Além disso, a proibição de produtos químicos sintéticos nos alimentos orgânicos não se traduziu efetivamente numa melhoria na segurança alimentar nos Estados Unidos da América (EUA), a título de exemplo. A regulação cuidada e rigorosa dos pesticidas utilizados na agricultura convencional reduziu significativamente o uso de inseticidas desde 1972, e a lavagem dos produtos vendidos em supermercados passou a remover a maioria dos resíduos químicos que possam permanecer, mas ainda há um percurso longo a traçar.

Pesticidas: quão seguros são os nossos alimentos convencionais?

Uma investigação mais recente, realizada pelo United States Department of Agriculture (USDA), no ano de 2021, avaliou os pesticidas em mais de 10 000 amostras de alimentos em nove estados americanos. O resultado foi muito surpreendente.

Em mais de 99% das amostras verificaram-se níveis de pesticidas bem abaixo dos limites de tolerância estabelecidos pela U.S. Environmental Protection Agency (US EPA). Estes limites são estabelecidos com grande cautela, sendo apenas 1/100 da exposição que ainda não causa toxicidade em animais de laboratório.

Tarefa 1:
Com base no texto sobre pesticidas:
(a) Desde que ano o uso de inseticidas foi reduzido significativamente?
(b) Em quantas amostras de alimentos e em quantos estados americanos avaliou pesticidas a investigação do USDA de 2021?
(c) A que fração da exposição que ainda não causa toxicidade em animais de laboratório correspondem os limites de tolerância da US EPA?
Tarefa 2:
Escreva a continuação do texto sobre pesticidas nos alimentos, começando logo após a última frase.

Material fornecido:
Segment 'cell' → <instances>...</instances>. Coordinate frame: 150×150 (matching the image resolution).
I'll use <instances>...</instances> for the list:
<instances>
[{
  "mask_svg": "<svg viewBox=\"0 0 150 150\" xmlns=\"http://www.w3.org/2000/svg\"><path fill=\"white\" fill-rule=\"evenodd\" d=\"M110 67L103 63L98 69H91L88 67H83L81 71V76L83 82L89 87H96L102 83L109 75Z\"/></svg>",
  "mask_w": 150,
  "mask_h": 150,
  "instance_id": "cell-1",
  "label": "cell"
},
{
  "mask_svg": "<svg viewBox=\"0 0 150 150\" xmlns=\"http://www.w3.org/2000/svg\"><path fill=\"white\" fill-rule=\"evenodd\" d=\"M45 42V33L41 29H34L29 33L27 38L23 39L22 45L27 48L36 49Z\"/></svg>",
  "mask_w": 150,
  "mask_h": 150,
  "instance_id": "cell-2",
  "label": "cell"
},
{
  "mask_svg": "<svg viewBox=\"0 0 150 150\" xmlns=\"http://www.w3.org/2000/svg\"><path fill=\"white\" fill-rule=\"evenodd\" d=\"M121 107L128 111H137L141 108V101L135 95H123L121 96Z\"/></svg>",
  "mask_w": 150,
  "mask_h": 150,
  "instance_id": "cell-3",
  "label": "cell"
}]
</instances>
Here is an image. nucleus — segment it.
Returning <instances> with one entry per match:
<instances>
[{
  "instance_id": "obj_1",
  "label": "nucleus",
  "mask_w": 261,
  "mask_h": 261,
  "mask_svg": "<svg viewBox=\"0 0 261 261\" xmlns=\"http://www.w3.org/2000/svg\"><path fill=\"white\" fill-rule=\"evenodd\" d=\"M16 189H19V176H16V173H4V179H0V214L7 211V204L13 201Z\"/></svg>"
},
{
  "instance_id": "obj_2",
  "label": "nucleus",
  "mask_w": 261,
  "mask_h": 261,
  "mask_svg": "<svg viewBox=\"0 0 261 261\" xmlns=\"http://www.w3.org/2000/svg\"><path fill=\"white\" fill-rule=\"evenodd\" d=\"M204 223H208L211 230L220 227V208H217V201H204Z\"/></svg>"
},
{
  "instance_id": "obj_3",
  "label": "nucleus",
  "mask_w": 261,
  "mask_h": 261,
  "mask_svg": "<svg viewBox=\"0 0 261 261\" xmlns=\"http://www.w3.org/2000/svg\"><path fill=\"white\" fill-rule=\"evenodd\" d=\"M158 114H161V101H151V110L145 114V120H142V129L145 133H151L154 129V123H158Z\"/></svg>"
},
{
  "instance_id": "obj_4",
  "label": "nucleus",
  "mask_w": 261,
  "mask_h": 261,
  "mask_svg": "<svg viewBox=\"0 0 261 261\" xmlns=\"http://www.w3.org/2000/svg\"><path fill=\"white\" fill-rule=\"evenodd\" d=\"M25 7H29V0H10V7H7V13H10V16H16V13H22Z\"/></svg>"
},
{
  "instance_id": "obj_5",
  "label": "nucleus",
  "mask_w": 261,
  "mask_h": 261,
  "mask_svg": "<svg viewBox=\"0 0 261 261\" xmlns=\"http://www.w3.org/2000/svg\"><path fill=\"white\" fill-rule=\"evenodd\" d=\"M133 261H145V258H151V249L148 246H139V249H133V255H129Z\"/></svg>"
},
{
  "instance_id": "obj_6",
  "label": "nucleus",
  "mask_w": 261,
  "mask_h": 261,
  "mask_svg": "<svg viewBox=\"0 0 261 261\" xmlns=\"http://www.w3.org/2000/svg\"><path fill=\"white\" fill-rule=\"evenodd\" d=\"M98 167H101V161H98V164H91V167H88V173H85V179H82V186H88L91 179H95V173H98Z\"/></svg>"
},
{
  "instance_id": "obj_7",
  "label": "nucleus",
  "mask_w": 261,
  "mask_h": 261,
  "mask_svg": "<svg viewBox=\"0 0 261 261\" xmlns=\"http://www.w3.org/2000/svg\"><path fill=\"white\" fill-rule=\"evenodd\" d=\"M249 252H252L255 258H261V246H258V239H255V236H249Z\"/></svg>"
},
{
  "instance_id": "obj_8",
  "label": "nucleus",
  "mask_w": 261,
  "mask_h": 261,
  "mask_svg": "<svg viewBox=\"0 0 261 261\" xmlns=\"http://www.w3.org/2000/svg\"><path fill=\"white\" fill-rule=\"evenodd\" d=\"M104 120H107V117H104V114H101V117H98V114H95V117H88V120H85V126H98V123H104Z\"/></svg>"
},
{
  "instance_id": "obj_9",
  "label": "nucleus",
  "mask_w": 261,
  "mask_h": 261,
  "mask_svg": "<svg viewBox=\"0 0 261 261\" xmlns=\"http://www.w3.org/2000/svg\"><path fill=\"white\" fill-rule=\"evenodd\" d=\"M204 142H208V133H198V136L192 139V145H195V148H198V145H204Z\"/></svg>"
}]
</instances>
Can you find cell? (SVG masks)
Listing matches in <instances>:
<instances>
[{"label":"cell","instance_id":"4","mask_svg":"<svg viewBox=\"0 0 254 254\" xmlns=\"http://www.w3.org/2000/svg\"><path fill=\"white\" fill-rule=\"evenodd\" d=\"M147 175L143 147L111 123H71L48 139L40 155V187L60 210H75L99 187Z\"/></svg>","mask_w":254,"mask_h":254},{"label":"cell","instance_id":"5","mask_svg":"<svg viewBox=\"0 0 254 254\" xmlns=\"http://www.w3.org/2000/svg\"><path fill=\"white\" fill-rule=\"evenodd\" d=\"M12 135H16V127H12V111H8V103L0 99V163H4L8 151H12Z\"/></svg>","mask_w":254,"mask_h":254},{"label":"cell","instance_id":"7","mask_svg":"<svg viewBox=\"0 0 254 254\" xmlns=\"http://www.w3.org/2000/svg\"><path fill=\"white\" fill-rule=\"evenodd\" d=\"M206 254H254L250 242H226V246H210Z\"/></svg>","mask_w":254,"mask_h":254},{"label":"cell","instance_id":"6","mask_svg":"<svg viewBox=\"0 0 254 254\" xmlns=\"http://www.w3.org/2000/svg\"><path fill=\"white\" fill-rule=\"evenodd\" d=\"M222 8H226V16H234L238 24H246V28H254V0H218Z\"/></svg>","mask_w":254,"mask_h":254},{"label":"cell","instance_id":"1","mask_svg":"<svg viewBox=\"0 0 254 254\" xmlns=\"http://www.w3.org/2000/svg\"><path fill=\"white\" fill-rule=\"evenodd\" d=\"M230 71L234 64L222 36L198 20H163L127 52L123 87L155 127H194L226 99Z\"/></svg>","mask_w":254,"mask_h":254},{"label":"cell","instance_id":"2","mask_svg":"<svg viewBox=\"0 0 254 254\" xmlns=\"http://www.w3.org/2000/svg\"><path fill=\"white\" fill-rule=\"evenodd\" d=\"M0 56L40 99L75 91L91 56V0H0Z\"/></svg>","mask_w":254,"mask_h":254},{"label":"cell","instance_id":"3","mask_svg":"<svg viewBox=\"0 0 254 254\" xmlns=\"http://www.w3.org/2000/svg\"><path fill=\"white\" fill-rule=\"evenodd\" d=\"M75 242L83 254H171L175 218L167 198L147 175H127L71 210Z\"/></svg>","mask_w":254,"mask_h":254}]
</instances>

Resposta esperada 1:
(a) Desde 1972.
(b) Em mais de 10 000 amostras, em nove estados americanos.
(c) A 1/100 dessa exposição.

Resposta esperada 2:
Investigadores da área das Ciências Alimentares da Universidade da Califórnia, afirmam que os "benefícios marginais de reduzir a exposição humana a pesticidas na dieta através do consumo de produtos orgânicos parecem ser insignificantes".

O lado comercial dos produtos orgânicos

A perceção popular de que produtos orgânicos vêm de pequenas quintas é amplamente equivocada. Na realidade, a maioria dos produtos orgânicos atualmente é produzida por grandes multinacionais, como CONAGRA, H.J. Heinz e Kellogg's. As maiores redes de lojistas do mercado de alimentos orgânicos incluem gigantes como Walmart, Costco e Kroger. Não obstante, menos de 1% dos solos cultivados nos EUA têm certificação como orgânicos.

Em parte, deve-se ao facto de que a maioria dos agricultores a operar no comércio internacional, independentemente do tamanho das suas operações, preferem usar fertilizantes de azoto produzidos de modo sintético, o que os impede de obter a certificação orgânica.

Vaclav Smil, geógrafo canadiano e professor emérito, estimou que, sem o uso de fertilizantes obtidos através de um processo sintético de produção de azoto, 40% da produção de alimentos necessária para a população atual não teria sido possível.

Além disso, a produção orgânica geralmente resulta em quantidades mais reduzidas, o que implicaria a necessidade de lavrar mais para produzir a mesma quantidade de alimentos, e, por sua vez, poderia originar resultados mais prejudiciais para os habitats naturais e o ambiente.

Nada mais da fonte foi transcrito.